### Assignment A
Retype part of the SRDP passage, starting at "- SRDP Is Distinct" and ending at "regarding such violation.".
### Assignment B
According to the SRDP passage, what appeal rights does a party waive as a condition of disclosing a matter through the SRDP?
### Assignment C
Write what comes next in the SRDP passage, picking up after its final sentence.
[[ Source passage, beginning ]]
- Conduct an Internal Investigation Before Filing an SRDP: It is vital to conduct a thorough internal investigation of all related compliance issues prior to filing an SRDP, because violations other than the one being reported that are discovered by CMS through the SRDP may be used by the appropriate government agency to bring charges against the disclosing party. Thus, it is important to have a full picture of all potential compliance problems or risks before opening the door to government scrutiny of an organization’s operations.
- Good Faith Cooperation Necessary: An SRDP must be made in good faith, meaning that a disclosing party that attempts to circumvent an ongoing investigation or fails to fully cooperate in the self-disclosure process will be removed from the SRDP, and as noted above, information learned in an SRDP that is terminated for any reason may be used by CMS or another law enforcement agency to pursue legal action against the disclosing provider or supplier.
- SRDP Is Distinct from the Stark Advisory Opinion Process: A disclosing party may not use the SRDP to obtain a CMS determination as to whether an actual or potential violation of the Stark Act occurred. An SRDP is only appropriate where the disclosing party is prepared to accept responsibility for a violation or potential violation of the Stark Act, and is prepared to work with CMS to come to a resolution regarding such violation.
- Participation in SRDP Conditioned on Certain Terms; Waiver of Appeal Rights: One condition of disclosing a matter pursuant to the SRDP is that the party waives all appeal rights attached to claims relating to the conduct, and agrees to have the reopening rules (i.e., rules pertaining to remedial actions to change a final determination that resulted in either an overpayment or an underpayment) apply from the date of the initial disclosure to CMS. Similarly, although CMS has the authority to reduce the overpayment amount owed by the disclosing party as a result of the Stark violation, CMS has no obligation to reduce any amounts due and owing. As CMS states:
- Other Discovered Violations in CMS Verification Process of SRDP Fair Game: Any matters uncovered during CMS’s verification processes and investigation pursuant to the SRDP which are outside of the scope of the matter disclosed to CMS may be treated as new matters outside of the SRDP and prosecuted accordingly. In other words, self-reporting a Stark Act violation could potentially lead to additional criminal, civil or administrative liabilities under statutes such as the False Claims Act or the Anti-Kickback Statute.
[[ Source passage, end ]]
[[ Listed records, beginning ]]
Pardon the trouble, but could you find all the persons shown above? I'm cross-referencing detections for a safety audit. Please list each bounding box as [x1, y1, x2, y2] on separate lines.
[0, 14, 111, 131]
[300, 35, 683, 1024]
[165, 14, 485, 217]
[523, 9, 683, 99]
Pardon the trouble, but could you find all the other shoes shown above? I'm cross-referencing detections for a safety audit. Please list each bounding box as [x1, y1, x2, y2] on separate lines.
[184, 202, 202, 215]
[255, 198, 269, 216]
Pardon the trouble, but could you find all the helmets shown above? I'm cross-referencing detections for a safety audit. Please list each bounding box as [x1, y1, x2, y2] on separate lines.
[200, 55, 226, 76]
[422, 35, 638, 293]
[[ Listed records, end ]]
[[ Listed records, beginning ]]
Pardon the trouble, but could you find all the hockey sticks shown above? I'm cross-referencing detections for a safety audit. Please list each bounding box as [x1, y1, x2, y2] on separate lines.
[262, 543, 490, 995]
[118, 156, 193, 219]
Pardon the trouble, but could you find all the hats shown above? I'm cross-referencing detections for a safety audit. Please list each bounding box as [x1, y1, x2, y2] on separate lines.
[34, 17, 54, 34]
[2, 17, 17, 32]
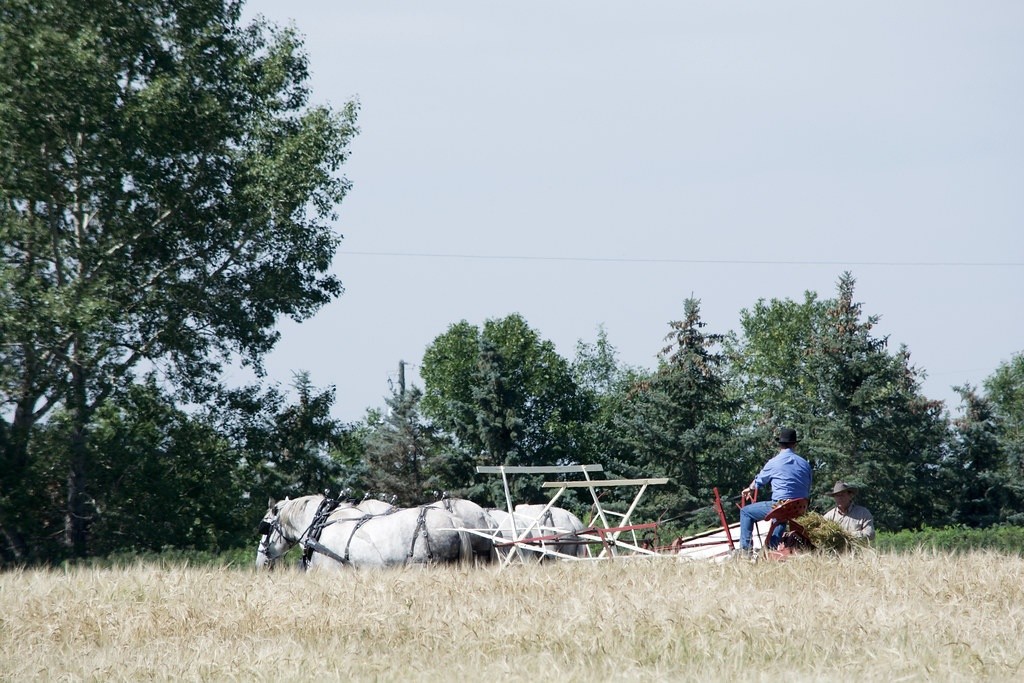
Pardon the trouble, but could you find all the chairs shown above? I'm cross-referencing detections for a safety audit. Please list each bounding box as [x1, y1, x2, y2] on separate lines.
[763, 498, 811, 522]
[[ Listed records, end ]]
### Final answer A
- SRDP Is Distinct from the Stark Advisory Opinion Process: A disclosing party may not use the SRDP to obtain a CMS determination as to whether an actual or potential violation of the Stark Act occurred. An SRDP is only appropriate where the disclosing party is prepared to accept responsibility for a violation or potential violation of the Stark Act, and is prepared to work with CMS to come to a resolution regarding such violation.

### Final answer B
All appeal rights attached to claims relating to the conduct.

### Final answer C
- Need to Act Quickly: Given the 60-day time limit to return or report potential overpayments pursuant to Section 6402 of PPACA, providers and suppliers need to act quickly in order to get an SRDP on file, if the provider or supplier believes he or she has violated the Stark Act or has potentially violated the Stark Act. Note, however, that the 60-day period to return or report overpayments is tolled once a valid SRDP is filed.
- Complex Disclosure Requirements: The SRDP submission is a tedious process requiring complete legal and financial analyses related to the violation or potential violation. Some of the components of the SRDP submission include:
- A detailed description of the actual or potential violation, including a complete legal analysis of the application of the Stark Act to the conduct and any exceptions to the Stark Act that may apply;
- A description of all past, present and future compliance programs that the disclosing party has implicated, why such programs failed in preventing the violation, and what efforts have been taken to avoid violations going forward;
- A detailed financial analysis of the violation, itemized by year, for the entire period of non-compliance (referred to by CMS as the “look back” period), as well as a description of the methodology used for the financial analysis; and
- Certification by an authorized representative of the disclosing party that all information contained in the SRDP is truthful and based on a good faith effort to bring CMS’s attention to the Stark Act violation.
- Secure Appropriate Representation and Counsel: Because an SRDP is a tedious process involving careful legal and financial analyses of a provider or supplier’s business, providers and suppliers are urged to seek immediate counsel if they suspect they have violated the Stark Act.